If you are a registered charity you stand a great chance of being entitled to a Google grant which is a In-Kind advertising programme. Initially you can receive $10000 worth of free Google adwords advertising commonly known as per per click (PPC). This will allow your organisation to be found easier on the web through search engine searches. Planning adword campaigns is relatively simple it works on the premise of bidding for search terms for example children services, depending on how much you bid will dictate whereabouts you appear on the right hand side.
A website is often the first contact that a future funder will have with your charity, ensuring that this is a positive experience could mean a big difference for your charity. The Charity Technology Trust provide excellent free website with a fully functioning content management system.
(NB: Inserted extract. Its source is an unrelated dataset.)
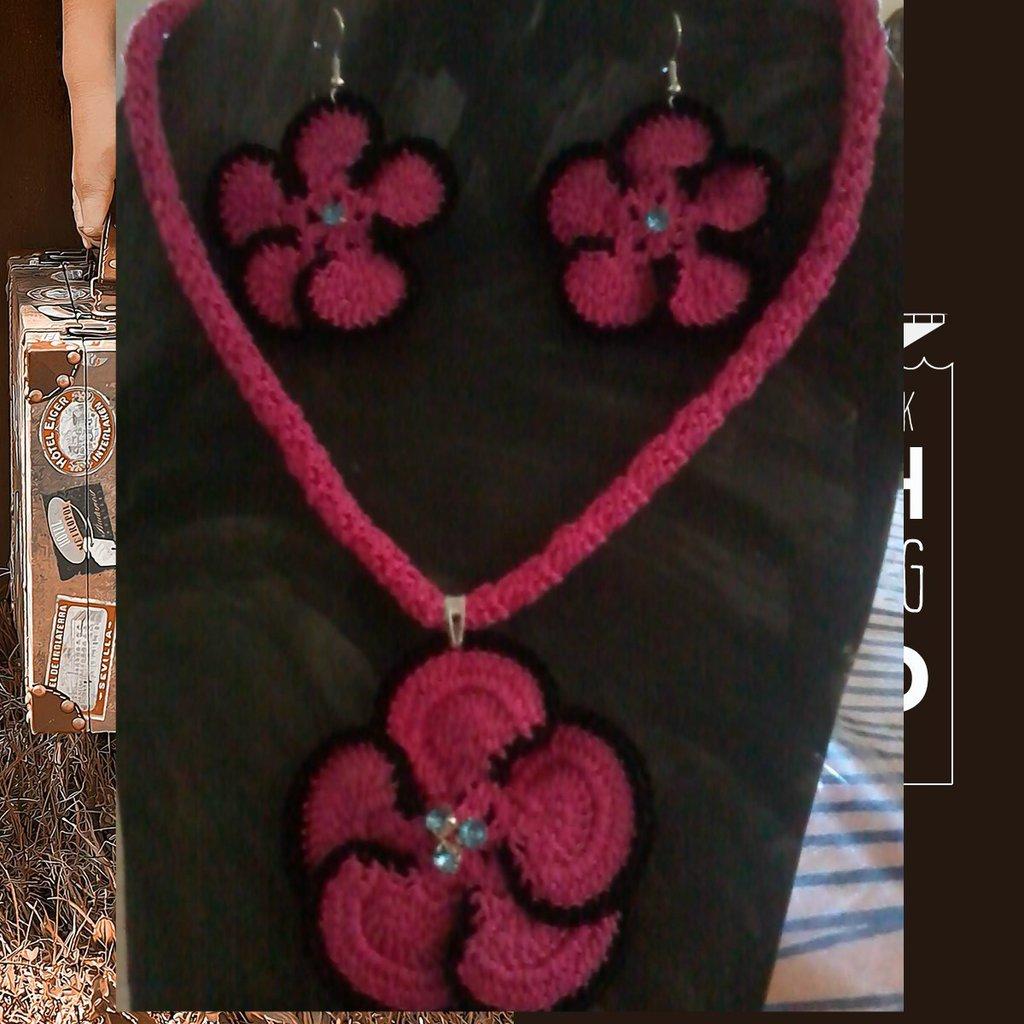 completo collana e orecchini,papure,accessori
Setting up a website is easy and you can be on your way to having a great new website in under 10 minutes. There are a wide range of templates to choose from and editing your new website is simple using an editor similar to Word and PowerPoint.
2009 was branded the year of Twitter by the media and the “revolution” didn’t go unnoticed by Civil Society. Twitter has developed into a great way to communicate with other charities, potential funders and service beneficiaries. Twitter allows you to expand your network of like minded individuals it is a great way to discover new things happening in your community.
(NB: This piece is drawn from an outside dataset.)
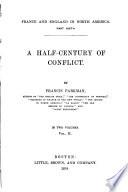 A Half Century of Conflict Book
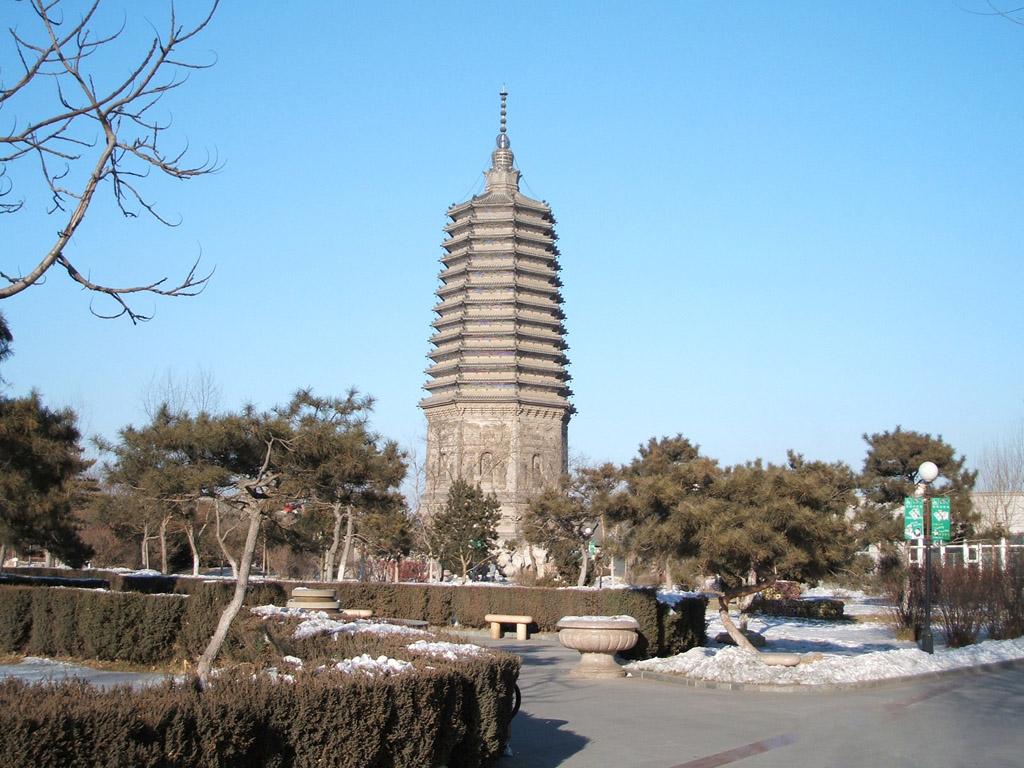 中国古代塔的集景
For those who haven’t explored the world of Twitter before here is a short summary about Twitter
Twitter is a micro-blogging tool with a social focus. You can post 140 character messages to people who are interested in you or your organisation – these are your ‘followers’ – and you can also ‘follow’ others whose updates you wish to read.
To get you started try following these organisations:
@_CDX_
@knowhownonprof
@NCVO
@ ThirdSectorLab
@ACEVO
@becauseitsgood
@brightonecomms
@sounddelivery
@navcanews
@Media_Trust

WordPress is an easy to use blog/website creation tool, it is simple to use but also has the functionality to be quite sophisticated dependent on the user skill level. Blogging is a great way to get your articles picked up by search engines and reach new audiences.
Foursquare is a mobile geo location application which allows you to check in to different areas of your city. This could be a train station, your charity or your favourite café. When you check in you get rewarded with points and badges, you can also see where you’re friends who use foursquare in last checked in. Organisations are already using this application to offer incentives to users. For example I was recently in a large shopping centre and a retailer was offering entry into a prize draw if checked in to their shop. I believe the potential for engagement with beneficiaries could be huge in the future, the buzz around it feels like Twitter did in 2008 before it really took off.

Online Communities

Online communities in the non-profit sector have cropped up in recent times, these are created to allow you as individuals to share ideas and best practice. A couple well worth checking out are www.knowhownonprofit.org which is a free online information resource and e-learning project. Another great network is www.navcaboodle.org.uk where infrastructure workers discuss issues affecting the voluntary sector. If you work in marketing and communications The Third Sector PR and Communications network is very popular and a great place to share cutting edge marketing ideas.